• SET EXERCISE:
Print every line of the listing below without changing anything, but leave the pictures out of your answer.

• PROVIDED INFORMATION:

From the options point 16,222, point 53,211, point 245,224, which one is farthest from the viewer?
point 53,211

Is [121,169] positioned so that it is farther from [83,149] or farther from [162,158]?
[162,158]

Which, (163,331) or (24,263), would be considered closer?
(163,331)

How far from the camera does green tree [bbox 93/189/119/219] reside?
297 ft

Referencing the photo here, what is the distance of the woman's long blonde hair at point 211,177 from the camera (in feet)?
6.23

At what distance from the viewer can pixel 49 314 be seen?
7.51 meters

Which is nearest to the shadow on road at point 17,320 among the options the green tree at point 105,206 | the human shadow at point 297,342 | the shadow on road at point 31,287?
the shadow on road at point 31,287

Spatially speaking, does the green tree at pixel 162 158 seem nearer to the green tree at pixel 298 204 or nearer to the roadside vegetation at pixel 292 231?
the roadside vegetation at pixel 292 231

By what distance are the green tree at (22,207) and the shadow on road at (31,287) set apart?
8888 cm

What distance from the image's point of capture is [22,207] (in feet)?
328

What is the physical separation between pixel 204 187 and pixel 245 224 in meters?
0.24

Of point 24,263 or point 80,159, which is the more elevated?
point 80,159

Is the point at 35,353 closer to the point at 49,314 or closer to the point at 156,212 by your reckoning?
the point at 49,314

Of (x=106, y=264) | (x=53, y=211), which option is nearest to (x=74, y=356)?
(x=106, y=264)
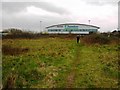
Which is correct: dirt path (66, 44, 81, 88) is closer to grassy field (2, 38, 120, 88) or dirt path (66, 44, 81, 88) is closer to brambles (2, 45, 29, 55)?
grassy field (2, 38, 120, 88)

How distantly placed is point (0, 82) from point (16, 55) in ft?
19.1

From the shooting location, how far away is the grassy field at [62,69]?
A: 46.8 feet

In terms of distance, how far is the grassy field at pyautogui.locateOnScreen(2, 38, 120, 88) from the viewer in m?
14.3

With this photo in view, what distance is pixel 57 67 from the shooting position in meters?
16.6

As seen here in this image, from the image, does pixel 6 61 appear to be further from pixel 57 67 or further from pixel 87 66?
pixel 87 66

• SOLVED PROBLEM:
From the options point 16,222, point 53,211, point 245,224, which one is farthest from the viewer?
point 53,211

Is [121,169] positioned so that it is farther from [83,149] or farther from [162,158]?
[162,158]

Which, (163,331) or (24,263), would be considered closer?
(163,331)

How far from the camera does green tree [bbox 93/189/119/219] reside?
297 ft

Referencing the photo here, what is the distance of the woman's long blonde hair at point 211,177 from the camera (in feet)?
6.23

At what distance from the viewer can pixel 49 314 be seen?
7.51 meters

Which is nearest to the shadow on road at point 17,320 among the options the green tree at point 105,206 | the human shadow at point 297,342 | the shadow on road at point 31,287?
the shadow on road at point 31,287

Spatially speaking, does the green tree at pixel 162 158 seem nearer to the green tree at pixel 298 204 or nearer to the roadside vegetation at pixel 292 231?
the roadside vegetation at pixel 292 231

By what distance are the green tree at (22,207) and the shadow on road at (31,287) set apart?
8888 cm

What distance from the image's point of capture is [22,207] (in feet)?
328

What is the physical separation between pixel 204 187 and pixel 245 224 in meters?
0.24

Of point 24,263 or point 80,159, which is the more elevated?
point 80,159

Is the point at 35,353 closer to the point at 49,314 or closer to the point at 156,212 by your reckoning?
the point at 49,314

Of (x=106, y=264) | (x=53, y=211), which option is nearest to (x=74, y=356)?
(x=106, y=264)
Which is correct: dirt path (66, 44, 81, 88) is closer to grassy field (2, 38, 120, 88) or dirt path (66, 44, 81, 88) is closer to brambles (2, 45, 29, 55)?
grassy field (2, 38, 120, 88)

How distantly placed is point (0, 82) from point (16, 55) in ft?
19.1

From the shooting location, how far away is the grassy field at [62,69]?
A: 46.8 feet

In terms of distance, how far is the grassy field at pyautogui.locateOnScreen(2, 38, 120, 88) from the viewer in m?
14.3

With this photo in view, what distance is pixel 57 67 from the shooting position in meters?
16.6

As seen here in this image, from the image, does pixel 6 61 appear to be further from pixel 57 67 or further from pixel 87 66?
pixel 87 66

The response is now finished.